◆ **DATA UNDER STUDY**:
--
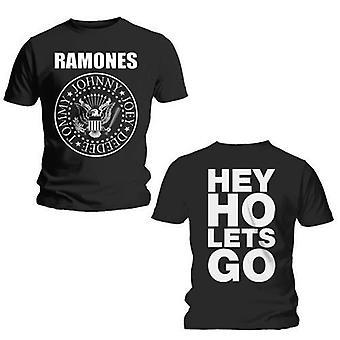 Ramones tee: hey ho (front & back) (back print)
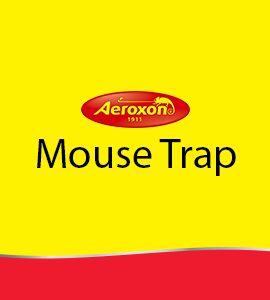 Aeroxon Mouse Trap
--
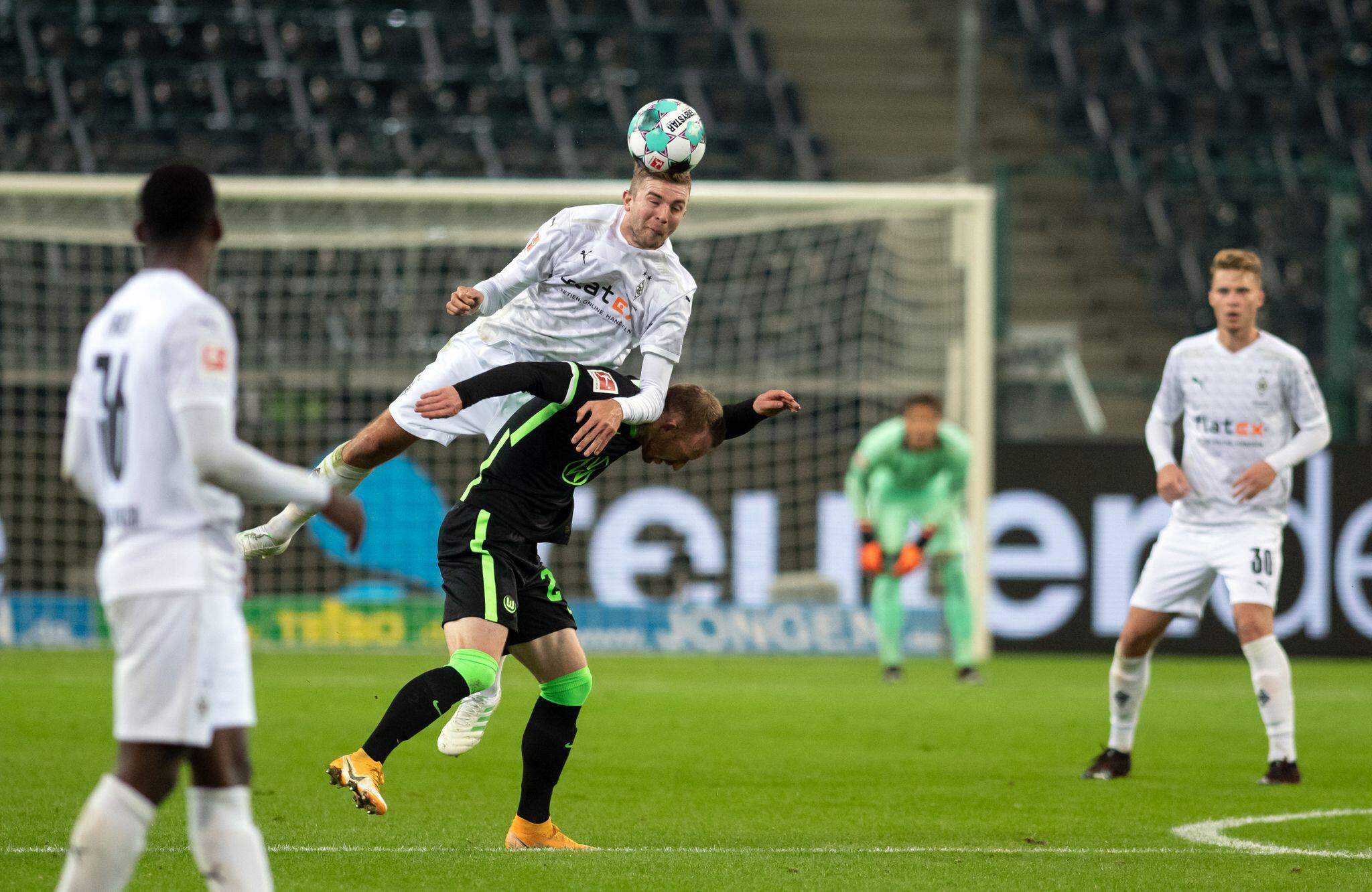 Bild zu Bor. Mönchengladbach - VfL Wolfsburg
--
Starting at the line with "Ramones tee: hey" and finishing at the line with "Aeroxon Mouse Trap", copy the material above exactly, both lines included. Nothing else goes in, and no pictures.

 Ramones tee: hey ho (front & back) (back print)
 Aeroxon Mouse Trap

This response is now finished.